Emergency Rule “King Of Ithaca”

As you wander through a haze of smoke and fog you hear drums pound. They progressively are louder and louder as you’re drawn to them. Searching even. Your vision clears as the double sonic attack of guitar harmonies infect you from both sides while a sledgehammer level of bass punches you from the front. This is Emergency Rule and their opening track Hook on their debut album King Of Ithaca.

To see the band live is to have your hearing numbed, your legs hurting from the vibrations and your neck strained from constant movement. The power displayed at the bands shows is as much a highlight as the music itself.

Can the band replicate that dirty, sludge infested, infectious grooves on record? Second track Garden, already a live favourite, displays the bands ability to switch speeds and remain brutally heavy. Nothing is lost in transference.

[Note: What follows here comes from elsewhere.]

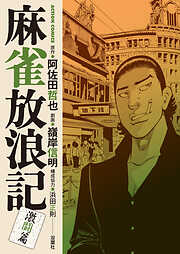 【期間限定無料】麻雀放浪記　激闘篇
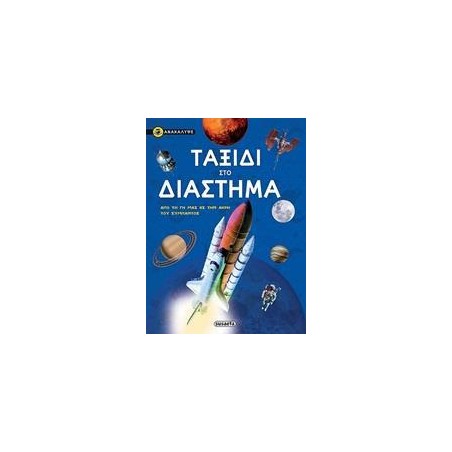 ΑΝΑΚΑΛΥΨΕ 2 ΤΑΞΙΔΙ ΣΤΟ ΔΙΑΣΤΗΜΑ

Bartender, with its opening line of ‘bartender give me one more drink, I don’t want to think’ invokes images of a fallen hero getting lost at midday in a bar. Lamenting a lost love with a soundtrack that is easy to say is doom or Sabbath but in reality is actually blues. Just downtuned to fuck. It’s quite glorious really.

The metal instrument of the orchestra is the cello, thanks to Johann Sebastian Bach’s insistence of it use during the 18th Century, and Abuse pays homage with an layered orchestral piece underneath the bands dynamite and explosive riffs throughout which starts with a cello and ends in its own world of ‘Spiral Architect’.

From The Grave has a drumbeat from Travis Dragani that makes you want to burn down work and walk away with the leading lady into the sunset, while talking of work, Corporation is a driving insistent foot tapping monster with Doug Clark vocals snarling and bass as sharp as a razor.

The album closes with Ulysses, and one of my personal faves when played live, as the song really gives life to guitarists Christos George and Cal Wegener to take you on a wild ride on the seven seas of metal.

The album hits hard from the opening track and doesn’t let up. You’ll get taken into a world influenced by Sabbath, Floyd and Maiden as much as blues or Bach. It’s that last shot of whisky, it’s that middle finger to your boss, it’s that’s last conversation you say to your girl as you leave her in rear view mirror. It’s Emergency Rule.